*WHAT YOU WILL DO*
- a) In the SQS review, what is the only source of depth ground truth used for pre-training?
- b) Do these statements agree with the SQS review? Answer yes or no for each, and quote the words that decide it. (i) The advantage of SQS is more pronounced when only 10% of annotations are available. (ii) RGB rendering substantially outweighs depth rendering. (iii) SQS has already been applied to end-to-end autonomous driving frameworks.
- c) Copy the passage of the SQS review starting at "- The Gaussian" and ending at "the semantic level.".

Highlights & Insights¶
- SQS is the first pre-training framework specifically designed for SPMs, filling a gap in the SPM pre-training landscape.
- The Gaussian query concept is elegant — it introduces the geometric representational power of 3DGS into sparse query learning, driving queries to acquire rich 3D spatial knowledge via rendering reconstruction.
- The query interaction module is architecturally clean — spatially-aware local attention bridges task queries across different architectures, enabling truly plug-and-play integration.
- The advantage is more pronounced in data-scarce settings (10% annotations), demonstrating strong practical value.
- The finding that depth rendering substantially outweighs RGB rendering provides clear design guidance for future pre-training work.
Limitations & Future Work¶
- The plug-in pre-trained model introduces additional computational and memory overhead.
- Utilization of pre-trained queries across different downstream tasks is insufficiently differentiated at the semantic level.
- Application to end-to-end autonomous driving frameworks (e.g., SparseAD, GaussianAD) remains unexplored.
- Pre-training relies solely on LiDAR as depth ground truth, creating a dependency on sensor configuration.
- Sensitivity analysis of the \(k\)-nearest-neighbor parameter \(k\) and the opacity threshold in query interaction is insufficient.
Related Work & Insights¶
- Compared to dense pre-training methods such as GaussianPretrain and VisionPAD, SQS is the first to extend 3DGS-based pre-training to the sparse query paradigm.
- The query interaction idea is transferable to other scenarios requiring cross-architecture knowledge transfer.
- The effectiveness of 3DGS as a self-supervised pre-training objective is further validated.
Rating¶
- Novelty: ⭐⭐⭐⭐
- Experimental Thoroughness: ⭐⭐⭐⭐⭐
- Writing Quality: ⭐⭐⭐⭐
- Value: ⭐⭐⭐⭐

*DATA EXTRACT*
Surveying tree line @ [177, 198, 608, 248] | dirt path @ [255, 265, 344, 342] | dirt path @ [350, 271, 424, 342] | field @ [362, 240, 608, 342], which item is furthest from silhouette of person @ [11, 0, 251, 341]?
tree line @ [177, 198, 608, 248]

*LIST OF SOLUTIONS*
- a) LiDAR.

- b)
(i) Yes: "The advantage is more pronounced in data-scarce settings (10% annotations)"
(ii) No: "depth rendering substantially outweighs RGB rendering"
(iii) No: "Application to end-to-end autonomous driving frameworks (e.g., SparseAD, GaussianAD) remains unexplored."

- c)
- The Gaussian query concept is elegant — it introduces the geometric representational power of 3DGS into sparse query learning, driving queries to acquire rich 3D spatial knowledge via rendering reconstruction.
- The query interaction module is architecturally clean — spatially-aware local attention bridges task queries across different architectures, enabling truly plug-and-play integration.
- The advantage is more pronounced in data-scarce settings (10% annotations), demonstrating strong practical value.
- The finding that depth rendering substantially outweighs RGB rendering provides clear design guidance for future pre-training work.
Limitations & Future Work¶
- The plug-in pre-trained model introduces additional computational and memory overhead.
- Utilization of pre-trained queries across different downstream tasks is insufficiently differentiated at the semantic level.